Short task: How many lines of the data below contain the string "instances"? Give only the number.

Collected data:
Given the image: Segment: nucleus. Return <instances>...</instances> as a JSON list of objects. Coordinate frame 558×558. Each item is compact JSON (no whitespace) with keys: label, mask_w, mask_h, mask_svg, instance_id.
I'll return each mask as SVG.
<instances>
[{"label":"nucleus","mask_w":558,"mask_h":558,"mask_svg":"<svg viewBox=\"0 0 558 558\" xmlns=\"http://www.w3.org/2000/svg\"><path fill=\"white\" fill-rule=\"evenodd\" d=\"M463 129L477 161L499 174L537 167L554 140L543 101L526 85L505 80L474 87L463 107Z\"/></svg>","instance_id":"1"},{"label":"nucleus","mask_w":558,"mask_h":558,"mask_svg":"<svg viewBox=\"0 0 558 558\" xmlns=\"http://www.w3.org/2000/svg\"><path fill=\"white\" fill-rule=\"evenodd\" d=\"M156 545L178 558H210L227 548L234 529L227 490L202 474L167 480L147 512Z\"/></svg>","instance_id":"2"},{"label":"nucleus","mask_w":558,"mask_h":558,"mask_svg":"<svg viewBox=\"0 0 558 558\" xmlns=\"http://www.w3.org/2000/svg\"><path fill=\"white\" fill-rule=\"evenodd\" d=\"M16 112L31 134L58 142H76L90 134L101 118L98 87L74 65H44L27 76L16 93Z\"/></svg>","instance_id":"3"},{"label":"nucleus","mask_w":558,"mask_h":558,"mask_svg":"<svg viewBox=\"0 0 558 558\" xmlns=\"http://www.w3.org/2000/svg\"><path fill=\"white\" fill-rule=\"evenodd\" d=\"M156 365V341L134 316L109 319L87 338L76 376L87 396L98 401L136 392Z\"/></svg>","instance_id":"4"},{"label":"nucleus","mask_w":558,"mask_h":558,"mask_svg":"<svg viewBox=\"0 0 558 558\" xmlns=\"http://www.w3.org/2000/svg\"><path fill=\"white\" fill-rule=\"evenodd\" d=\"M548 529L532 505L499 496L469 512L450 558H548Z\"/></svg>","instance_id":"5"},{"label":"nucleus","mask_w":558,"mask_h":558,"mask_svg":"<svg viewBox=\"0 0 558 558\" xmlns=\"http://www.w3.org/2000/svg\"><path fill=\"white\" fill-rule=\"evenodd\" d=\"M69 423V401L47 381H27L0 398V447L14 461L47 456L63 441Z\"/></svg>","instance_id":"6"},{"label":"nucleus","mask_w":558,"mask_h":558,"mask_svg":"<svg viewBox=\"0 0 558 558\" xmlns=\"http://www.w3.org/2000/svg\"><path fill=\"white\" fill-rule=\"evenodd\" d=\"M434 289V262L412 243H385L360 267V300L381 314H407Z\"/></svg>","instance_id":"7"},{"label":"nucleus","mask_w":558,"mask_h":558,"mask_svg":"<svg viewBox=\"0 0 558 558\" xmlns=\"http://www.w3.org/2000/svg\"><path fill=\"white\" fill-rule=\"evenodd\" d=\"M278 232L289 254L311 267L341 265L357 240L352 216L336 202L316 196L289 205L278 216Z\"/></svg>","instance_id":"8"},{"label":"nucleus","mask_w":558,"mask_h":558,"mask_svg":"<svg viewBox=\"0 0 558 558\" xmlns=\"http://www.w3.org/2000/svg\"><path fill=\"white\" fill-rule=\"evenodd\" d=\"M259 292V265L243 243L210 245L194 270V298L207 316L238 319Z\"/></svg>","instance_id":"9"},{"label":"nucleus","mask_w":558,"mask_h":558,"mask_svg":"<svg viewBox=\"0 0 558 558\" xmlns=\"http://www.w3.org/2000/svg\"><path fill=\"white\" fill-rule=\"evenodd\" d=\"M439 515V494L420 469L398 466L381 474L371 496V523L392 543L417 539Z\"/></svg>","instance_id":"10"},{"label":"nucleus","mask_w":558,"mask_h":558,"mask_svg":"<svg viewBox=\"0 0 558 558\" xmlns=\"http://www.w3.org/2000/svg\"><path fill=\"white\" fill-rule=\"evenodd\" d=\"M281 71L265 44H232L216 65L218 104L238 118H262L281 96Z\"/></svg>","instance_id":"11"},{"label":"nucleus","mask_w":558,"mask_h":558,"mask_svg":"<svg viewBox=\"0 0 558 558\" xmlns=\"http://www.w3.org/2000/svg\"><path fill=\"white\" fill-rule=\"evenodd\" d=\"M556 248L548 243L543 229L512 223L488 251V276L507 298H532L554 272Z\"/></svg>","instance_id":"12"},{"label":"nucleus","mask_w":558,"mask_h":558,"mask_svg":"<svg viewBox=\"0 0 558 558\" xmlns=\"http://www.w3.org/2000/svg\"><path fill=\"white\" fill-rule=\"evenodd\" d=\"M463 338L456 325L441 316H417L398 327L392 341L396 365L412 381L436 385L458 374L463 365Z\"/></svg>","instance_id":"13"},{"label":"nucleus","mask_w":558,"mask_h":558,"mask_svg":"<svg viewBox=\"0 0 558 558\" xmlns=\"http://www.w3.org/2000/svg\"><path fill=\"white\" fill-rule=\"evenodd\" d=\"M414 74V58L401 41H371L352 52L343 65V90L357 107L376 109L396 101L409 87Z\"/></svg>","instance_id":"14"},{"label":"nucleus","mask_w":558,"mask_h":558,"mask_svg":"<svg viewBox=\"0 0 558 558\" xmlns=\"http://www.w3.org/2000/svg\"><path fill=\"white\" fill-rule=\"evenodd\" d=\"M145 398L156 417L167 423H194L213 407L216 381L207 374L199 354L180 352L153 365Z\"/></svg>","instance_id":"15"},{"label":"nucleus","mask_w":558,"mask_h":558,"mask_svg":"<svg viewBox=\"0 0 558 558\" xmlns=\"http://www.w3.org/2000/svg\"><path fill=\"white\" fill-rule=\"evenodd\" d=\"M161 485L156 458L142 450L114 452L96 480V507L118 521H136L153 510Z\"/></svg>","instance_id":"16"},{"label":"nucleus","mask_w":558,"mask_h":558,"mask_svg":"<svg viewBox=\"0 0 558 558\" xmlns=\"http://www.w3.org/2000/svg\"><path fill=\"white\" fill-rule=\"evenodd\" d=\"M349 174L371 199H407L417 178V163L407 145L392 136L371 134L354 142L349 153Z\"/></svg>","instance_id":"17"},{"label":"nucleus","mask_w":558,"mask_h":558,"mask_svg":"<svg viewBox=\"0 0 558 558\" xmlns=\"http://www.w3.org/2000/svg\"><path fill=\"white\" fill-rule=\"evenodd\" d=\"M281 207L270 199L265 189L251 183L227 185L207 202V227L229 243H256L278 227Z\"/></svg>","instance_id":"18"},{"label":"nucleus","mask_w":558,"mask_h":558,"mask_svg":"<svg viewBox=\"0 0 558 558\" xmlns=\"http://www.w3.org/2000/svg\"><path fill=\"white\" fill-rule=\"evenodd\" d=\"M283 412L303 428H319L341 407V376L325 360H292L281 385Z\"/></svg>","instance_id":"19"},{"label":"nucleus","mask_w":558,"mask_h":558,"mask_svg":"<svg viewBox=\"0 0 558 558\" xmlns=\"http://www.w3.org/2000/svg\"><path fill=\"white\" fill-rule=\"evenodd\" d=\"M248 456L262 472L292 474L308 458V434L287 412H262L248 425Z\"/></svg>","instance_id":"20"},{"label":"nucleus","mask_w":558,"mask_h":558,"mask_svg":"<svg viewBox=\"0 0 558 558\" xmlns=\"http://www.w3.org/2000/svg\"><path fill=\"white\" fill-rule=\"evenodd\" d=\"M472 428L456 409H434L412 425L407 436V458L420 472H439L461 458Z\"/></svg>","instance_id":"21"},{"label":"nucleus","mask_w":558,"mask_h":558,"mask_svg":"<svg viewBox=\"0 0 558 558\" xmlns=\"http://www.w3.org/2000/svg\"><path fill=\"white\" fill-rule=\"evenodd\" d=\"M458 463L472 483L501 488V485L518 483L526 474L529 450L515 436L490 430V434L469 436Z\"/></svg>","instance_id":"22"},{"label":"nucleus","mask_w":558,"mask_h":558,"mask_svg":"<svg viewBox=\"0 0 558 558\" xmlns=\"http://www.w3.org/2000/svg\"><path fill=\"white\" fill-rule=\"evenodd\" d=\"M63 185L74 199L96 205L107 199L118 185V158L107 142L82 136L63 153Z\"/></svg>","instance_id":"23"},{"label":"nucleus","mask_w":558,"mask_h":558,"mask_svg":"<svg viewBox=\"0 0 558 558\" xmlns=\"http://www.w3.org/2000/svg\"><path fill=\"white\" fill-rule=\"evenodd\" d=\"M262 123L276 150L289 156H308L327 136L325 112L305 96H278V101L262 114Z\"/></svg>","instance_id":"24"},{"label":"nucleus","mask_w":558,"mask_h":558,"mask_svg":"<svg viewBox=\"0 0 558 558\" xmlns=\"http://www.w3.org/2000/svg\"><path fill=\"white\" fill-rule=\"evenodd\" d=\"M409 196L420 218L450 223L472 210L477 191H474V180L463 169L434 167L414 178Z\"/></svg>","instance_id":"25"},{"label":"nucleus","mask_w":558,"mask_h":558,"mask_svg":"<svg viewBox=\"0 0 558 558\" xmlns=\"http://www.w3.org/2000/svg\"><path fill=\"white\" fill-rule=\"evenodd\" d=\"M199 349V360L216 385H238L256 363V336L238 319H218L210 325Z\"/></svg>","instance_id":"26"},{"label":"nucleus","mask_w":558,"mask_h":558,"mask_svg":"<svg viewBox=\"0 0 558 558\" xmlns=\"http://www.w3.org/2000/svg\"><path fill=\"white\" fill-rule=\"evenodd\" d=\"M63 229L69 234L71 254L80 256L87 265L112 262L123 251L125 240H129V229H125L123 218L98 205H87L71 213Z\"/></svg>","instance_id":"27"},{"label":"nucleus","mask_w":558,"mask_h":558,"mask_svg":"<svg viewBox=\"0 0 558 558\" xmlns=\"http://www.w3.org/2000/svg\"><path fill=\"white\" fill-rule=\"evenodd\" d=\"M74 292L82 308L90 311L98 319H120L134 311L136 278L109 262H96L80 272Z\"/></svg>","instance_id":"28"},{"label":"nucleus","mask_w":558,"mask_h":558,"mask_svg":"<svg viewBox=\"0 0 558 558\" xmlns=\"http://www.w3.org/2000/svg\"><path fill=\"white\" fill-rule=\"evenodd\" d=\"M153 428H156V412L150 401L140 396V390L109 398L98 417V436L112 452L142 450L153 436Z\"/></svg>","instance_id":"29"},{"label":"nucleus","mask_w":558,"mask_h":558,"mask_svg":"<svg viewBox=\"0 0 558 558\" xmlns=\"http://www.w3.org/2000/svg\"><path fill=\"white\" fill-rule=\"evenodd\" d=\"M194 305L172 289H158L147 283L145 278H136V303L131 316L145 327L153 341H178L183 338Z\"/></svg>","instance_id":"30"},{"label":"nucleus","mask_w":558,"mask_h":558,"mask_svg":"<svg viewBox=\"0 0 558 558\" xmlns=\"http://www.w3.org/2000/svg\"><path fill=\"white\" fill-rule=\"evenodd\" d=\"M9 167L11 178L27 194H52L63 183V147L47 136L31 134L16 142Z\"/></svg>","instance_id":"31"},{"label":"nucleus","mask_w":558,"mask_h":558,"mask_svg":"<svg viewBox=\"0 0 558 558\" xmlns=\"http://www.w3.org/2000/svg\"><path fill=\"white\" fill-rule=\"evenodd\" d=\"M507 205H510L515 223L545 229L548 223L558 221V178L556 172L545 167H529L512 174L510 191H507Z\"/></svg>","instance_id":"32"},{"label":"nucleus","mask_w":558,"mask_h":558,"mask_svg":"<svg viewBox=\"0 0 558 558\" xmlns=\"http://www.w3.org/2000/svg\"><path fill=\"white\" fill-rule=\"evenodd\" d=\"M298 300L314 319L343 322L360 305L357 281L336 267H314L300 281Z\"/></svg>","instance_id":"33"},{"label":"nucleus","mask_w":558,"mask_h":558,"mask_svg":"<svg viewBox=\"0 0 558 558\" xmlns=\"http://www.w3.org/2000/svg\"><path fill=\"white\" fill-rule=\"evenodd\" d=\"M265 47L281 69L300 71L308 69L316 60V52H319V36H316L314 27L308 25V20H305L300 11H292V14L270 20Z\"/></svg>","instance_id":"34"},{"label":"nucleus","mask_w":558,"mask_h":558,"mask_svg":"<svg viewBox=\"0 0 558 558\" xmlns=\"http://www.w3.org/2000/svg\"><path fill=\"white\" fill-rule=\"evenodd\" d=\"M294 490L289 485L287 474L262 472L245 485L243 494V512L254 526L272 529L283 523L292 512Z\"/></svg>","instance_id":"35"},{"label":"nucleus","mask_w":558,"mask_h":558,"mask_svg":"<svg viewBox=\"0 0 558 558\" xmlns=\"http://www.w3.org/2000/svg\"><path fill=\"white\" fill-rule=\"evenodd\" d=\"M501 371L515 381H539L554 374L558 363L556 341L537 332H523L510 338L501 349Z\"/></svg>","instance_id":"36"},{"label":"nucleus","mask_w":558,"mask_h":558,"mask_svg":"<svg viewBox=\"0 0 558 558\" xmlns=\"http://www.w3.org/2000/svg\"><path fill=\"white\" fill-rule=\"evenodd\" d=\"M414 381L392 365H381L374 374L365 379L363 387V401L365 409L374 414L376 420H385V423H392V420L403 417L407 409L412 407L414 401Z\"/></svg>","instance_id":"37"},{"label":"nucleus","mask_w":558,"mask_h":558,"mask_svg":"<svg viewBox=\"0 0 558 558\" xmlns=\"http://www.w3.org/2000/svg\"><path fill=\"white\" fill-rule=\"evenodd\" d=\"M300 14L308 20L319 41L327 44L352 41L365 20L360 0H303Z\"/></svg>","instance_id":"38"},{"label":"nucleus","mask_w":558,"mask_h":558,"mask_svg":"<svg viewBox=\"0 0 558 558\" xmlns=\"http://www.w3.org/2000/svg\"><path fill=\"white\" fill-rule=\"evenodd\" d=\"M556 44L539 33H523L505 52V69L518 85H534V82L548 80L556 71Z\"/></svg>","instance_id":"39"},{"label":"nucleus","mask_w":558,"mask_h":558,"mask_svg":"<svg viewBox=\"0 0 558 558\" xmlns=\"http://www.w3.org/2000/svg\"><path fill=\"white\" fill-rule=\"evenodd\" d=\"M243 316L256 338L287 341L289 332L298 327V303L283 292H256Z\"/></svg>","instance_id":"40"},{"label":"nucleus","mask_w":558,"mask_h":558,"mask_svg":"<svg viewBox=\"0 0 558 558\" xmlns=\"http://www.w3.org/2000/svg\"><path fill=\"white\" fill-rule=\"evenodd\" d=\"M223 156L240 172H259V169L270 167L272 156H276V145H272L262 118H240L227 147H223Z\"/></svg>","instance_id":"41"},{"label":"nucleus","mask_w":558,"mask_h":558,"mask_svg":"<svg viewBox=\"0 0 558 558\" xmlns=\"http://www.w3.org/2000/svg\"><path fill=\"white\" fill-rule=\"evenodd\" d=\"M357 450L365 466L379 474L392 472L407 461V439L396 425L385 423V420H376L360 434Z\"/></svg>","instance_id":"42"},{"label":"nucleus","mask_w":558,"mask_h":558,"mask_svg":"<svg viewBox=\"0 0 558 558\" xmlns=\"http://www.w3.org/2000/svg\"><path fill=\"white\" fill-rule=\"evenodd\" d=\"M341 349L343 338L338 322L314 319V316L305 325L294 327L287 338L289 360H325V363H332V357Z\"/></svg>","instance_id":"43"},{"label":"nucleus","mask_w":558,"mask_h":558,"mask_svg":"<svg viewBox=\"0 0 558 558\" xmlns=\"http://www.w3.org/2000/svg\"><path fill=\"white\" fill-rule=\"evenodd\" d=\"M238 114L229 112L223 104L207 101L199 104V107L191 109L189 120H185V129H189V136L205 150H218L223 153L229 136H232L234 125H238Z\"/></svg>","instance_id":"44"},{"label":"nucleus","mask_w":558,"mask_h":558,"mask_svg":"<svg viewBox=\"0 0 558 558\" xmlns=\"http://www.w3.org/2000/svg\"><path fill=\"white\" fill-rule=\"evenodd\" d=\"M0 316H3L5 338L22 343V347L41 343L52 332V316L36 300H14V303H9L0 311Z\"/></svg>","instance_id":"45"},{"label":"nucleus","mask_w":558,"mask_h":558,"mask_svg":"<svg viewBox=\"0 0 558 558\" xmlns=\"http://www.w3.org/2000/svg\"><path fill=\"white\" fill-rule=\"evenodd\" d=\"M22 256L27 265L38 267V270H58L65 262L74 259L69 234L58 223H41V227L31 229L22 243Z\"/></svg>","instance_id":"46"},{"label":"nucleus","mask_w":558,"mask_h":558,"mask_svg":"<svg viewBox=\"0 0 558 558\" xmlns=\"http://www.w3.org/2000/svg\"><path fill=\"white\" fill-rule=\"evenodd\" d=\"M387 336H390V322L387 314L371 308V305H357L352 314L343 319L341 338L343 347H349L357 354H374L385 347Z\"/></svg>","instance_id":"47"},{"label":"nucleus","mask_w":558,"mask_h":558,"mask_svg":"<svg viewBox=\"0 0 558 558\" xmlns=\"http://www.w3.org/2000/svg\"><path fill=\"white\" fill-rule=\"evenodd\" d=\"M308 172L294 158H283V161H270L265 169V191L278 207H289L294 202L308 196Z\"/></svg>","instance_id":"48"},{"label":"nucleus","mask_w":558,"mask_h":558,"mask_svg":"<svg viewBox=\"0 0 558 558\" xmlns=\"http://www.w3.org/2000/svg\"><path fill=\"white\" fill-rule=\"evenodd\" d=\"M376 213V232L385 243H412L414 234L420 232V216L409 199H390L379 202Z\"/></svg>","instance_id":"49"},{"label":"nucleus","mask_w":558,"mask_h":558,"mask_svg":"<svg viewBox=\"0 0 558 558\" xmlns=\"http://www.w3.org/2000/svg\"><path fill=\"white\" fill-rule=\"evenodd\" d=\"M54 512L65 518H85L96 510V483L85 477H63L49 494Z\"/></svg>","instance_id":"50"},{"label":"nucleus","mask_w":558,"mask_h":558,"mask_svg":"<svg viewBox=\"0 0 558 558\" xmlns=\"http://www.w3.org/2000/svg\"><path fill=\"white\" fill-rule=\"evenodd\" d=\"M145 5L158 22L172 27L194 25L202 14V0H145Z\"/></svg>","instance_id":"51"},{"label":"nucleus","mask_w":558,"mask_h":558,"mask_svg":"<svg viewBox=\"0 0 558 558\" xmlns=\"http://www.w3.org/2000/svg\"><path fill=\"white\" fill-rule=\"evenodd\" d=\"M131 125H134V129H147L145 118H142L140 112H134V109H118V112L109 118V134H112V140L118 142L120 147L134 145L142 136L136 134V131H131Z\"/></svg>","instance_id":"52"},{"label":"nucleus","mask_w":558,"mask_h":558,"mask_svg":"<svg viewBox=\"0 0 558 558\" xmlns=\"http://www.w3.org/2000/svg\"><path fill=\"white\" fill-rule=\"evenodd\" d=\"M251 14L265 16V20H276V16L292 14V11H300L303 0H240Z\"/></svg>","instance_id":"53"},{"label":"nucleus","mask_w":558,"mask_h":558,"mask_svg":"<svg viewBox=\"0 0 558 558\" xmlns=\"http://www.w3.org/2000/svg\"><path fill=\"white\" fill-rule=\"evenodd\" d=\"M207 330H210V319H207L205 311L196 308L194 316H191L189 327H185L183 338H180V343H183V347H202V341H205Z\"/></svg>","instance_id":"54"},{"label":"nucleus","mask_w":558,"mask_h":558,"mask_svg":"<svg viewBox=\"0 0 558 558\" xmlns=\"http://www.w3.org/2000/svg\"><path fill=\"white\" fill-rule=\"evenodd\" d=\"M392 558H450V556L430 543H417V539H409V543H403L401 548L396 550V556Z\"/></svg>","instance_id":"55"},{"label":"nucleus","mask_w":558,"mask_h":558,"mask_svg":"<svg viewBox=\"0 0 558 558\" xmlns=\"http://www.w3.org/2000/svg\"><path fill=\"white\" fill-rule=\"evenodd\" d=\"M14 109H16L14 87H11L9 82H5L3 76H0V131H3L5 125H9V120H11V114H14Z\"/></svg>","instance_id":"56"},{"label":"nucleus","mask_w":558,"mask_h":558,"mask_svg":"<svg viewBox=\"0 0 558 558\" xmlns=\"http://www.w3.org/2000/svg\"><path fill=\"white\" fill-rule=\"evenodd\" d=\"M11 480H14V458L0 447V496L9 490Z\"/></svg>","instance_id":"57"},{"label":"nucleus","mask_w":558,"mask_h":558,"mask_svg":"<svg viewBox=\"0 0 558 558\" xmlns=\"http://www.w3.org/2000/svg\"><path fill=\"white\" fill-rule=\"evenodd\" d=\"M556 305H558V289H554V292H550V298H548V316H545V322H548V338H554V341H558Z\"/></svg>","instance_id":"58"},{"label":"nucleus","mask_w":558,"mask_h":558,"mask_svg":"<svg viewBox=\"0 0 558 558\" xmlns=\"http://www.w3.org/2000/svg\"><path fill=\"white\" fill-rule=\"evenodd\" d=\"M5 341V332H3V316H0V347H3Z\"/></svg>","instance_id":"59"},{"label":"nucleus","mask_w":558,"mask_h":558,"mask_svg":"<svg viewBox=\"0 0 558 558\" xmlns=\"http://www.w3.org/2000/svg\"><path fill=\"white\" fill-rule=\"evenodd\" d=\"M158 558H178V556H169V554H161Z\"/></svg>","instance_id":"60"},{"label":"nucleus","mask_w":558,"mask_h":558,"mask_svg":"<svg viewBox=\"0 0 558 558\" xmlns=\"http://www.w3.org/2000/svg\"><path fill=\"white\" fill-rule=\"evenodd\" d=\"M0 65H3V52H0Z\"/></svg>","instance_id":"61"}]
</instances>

Correct answer: 3